Our patent system is supposed to help promote innovation, creativity and disseminate their advantages so as to help society in general. But over the years a variety of distorted practices and policies have undermined that purpose. Rather than being able to intensely focus on inventing and innovation, thousands of companies have faced expensive legal threats from those abusing the patent system. There is now hope for some relief in the new year as the Supreme Court looks at one abuse: venue shopping.
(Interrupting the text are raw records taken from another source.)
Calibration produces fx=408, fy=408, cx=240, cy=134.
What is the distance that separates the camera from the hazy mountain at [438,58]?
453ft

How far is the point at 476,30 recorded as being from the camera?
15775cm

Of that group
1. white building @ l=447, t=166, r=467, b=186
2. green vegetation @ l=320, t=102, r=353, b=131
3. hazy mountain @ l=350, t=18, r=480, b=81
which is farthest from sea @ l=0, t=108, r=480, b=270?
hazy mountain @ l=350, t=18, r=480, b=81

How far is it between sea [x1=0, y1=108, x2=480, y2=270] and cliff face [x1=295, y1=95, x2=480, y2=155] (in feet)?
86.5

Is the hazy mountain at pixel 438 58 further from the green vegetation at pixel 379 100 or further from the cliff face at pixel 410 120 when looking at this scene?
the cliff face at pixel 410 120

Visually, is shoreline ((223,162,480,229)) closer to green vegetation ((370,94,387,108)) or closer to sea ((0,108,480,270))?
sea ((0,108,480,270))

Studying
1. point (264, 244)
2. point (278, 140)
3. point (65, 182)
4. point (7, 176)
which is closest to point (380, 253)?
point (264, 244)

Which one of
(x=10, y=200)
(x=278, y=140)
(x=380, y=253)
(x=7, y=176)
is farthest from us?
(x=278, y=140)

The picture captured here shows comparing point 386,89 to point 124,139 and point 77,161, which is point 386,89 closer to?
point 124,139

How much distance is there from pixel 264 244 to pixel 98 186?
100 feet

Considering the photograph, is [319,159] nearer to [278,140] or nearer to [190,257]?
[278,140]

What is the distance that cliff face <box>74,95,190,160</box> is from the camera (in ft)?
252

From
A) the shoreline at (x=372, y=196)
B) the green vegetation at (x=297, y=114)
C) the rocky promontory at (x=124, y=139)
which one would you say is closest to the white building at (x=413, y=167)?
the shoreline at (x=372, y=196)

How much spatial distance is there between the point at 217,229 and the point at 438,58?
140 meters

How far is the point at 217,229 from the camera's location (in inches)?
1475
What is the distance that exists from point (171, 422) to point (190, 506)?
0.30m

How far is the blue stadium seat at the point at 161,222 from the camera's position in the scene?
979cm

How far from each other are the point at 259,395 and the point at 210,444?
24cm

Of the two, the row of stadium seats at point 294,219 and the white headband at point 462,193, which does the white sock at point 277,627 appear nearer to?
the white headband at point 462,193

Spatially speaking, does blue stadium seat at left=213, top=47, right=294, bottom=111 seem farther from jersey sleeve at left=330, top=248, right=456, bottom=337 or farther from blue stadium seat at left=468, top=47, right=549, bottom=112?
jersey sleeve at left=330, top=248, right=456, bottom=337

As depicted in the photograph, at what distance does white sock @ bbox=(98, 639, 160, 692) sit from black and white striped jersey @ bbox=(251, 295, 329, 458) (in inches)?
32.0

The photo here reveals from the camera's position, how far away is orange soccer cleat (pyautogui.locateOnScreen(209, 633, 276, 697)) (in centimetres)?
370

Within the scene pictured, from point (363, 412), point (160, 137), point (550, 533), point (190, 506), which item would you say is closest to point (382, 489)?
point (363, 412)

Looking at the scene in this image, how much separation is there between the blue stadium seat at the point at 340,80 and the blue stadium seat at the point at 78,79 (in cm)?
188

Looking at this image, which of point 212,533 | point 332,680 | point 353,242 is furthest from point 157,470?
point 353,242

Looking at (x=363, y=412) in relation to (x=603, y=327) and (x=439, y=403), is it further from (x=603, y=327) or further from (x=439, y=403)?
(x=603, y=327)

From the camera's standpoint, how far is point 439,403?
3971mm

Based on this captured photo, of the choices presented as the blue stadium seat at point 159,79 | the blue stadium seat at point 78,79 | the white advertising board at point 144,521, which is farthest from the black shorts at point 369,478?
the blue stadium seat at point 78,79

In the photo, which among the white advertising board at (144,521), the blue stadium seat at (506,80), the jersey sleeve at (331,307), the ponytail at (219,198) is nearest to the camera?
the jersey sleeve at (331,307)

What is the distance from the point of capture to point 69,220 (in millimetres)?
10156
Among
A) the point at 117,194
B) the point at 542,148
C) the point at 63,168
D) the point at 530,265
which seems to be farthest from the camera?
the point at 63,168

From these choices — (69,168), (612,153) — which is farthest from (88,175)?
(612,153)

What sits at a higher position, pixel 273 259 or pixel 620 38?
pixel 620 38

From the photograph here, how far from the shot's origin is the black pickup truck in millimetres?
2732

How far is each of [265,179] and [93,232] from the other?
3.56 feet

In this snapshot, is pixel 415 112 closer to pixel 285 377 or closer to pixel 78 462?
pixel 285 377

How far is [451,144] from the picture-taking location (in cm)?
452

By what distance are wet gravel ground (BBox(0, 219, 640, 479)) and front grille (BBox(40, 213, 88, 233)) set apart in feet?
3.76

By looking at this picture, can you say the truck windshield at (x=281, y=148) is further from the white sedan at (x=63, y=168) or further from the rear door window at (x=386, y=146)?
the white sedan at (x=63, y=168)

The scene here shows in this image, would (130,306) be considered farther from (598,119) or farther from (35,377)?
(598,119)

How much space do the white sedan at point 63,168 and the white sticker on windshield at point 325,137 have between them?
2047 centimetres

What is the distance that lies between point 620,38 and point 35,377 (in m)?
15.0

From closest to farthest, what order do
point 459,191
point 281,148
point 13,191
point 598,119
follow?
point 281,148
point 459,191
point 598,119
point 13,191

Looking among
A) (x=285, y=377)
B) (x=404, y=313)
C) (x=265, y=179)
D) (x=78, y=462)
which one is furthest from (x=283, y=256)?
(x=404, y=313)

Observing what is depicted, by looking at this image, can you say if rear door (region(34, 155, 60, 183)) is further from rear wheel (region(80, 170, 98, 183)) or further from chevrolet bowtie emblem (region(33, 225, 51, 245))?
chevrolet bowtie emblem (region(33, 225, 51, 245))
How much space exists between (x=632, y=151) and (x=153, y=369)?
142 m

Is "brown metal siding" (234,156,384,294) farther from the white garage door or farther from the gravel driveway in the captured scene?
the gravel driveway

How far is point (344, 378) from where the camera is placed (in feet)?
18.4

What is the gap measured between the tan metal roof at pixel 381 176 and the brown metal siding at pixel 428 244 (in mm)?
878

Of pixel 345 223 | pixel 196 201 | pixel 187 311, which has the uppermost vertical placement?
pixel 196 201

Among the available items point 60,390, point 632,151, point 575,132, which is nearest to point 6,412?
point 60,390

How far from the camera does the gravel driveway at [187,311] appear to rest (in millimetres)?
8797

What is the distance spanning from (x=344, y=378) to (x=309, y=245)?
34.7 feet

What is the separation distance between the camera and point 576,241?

The Court has agreed to hear a case on venue shopping, a practice that has fueled the rise of companies, known as patent assertion entities, whose main product is lawsuits. For PAEs or patent trolls, the tiny town of Marshall, Texas, has become their playground of choice. The Eastern District of Texas was assigned more than 1200 patent cases this year -- more than a fifth of all patent cases in the country.

For companies that produce products, lawsuits by companies whose business is patent suits, are so expensive to fight that most will readily hand over 100s of thousands of dollars to patent trolls -- rather than spend the millions needed to fight, even if they are likely to win, the lawsuit in Texas.

Bessen and Meurer have calculated patent trolls cost legitimate US companies $29 billion a year with lawsuits that are unlikely to succeed. But they are able to force settlements that then fund the next round of legal antics in large part because they can shuffle their legal case over to the Eastern District of Texas, which benefits the economies of Tyler and Marshall, Texas.

A group of businesses in Tyler advertises the town as friendly to patent holders, and it is. A company facing a patent lawsuit there can look forward to local rules that run up their costs astronomically just weeks after being sued.

Another obvious reason to have the case heard in Texas is that most defendants don’t have operations there. They must fly engineers, corporate officers there, stay in hotels and hire local counsel to help make their case. In addition to being expensive for defendants, these costs contribute to the thriving local economy. Another boon for Marshall are the nearly empty office buildings rented by patent assertion entities used to claim a local presence, which allows them to bring their legal case in the Eastern District of Texas.

The bigger problems are ones that company lawyers know all too well: caseload backup and a process that the Eastern District follows that front loads costs. Even if the defendant can show that a lawsuit is frivolous, that company will be out a huge amount of money.

It’s not just that a fifth of all patent cases are brought to the Eastern District of Texas, it’s that one judge, Rodney Gilstrap, gets assigned most of them - about 8 percent of all patent cases in the country.

Judge Gilstrap’s caseload, 794 patent cases assigned as of October of this year, is more than twice the 311 patent cases assigned to the entire state of Delaware, the next highest ranked venue as many companies incorporate there. Just to keep up, Judge Gilstrap would have to hear almost 800 patent cases a year - or more than two a day. As most companies know, that’s not realistic, so it creates pressure to just pay the patent troll rather than fight the case and pay years of legal fees.

If that weren’t enough, Judge Gilstrap uses rules and procedures that place the discovery costs, the most expensive part of the case, early on. So a would-be defendant must decide between paying 100s of thousands of dollars to go through that phase to fight the suit, or just give the bully their lunch money and go home. Sure, they can file a motion to transfer the case to another venue, but Judge Gilstrap rarely agrees to that. Patent assertion entities point to their sham offices as proof of a local connection and usually win.

Congress is aware of the problem and has proposed legislation that would require patent holders to bring the case in cities where either they or their target is producing products related to the patent. The proposed reform would prevent most patent trolls from being able to sue in the Eastern District of Texas because, honestly, not many products are made there.

But with the gridlock in Congress, companies are now turning to the Supreme Court, hoping the justices will review how laws to protect patent holders are being abused - and rein in that abuse. The Supreme Court is expected early next year to take up the question, “Can a company be sued for patent infringement anywhere it conducts business?”

“The answer to this question is a matter of concern to every domestic corporate manufacturer, distributor, retailer, service provider, or end user that is potentially subject to suit for alleged patent infringement,” Heartland, the company responding to a patent suit brought by a competitor, said in its petition asking the high court to review the case.

The high court has a chance to rein in decades of misuse of the patent system by taking away a key tool for patent trolls - venue shopping. We hope they use it.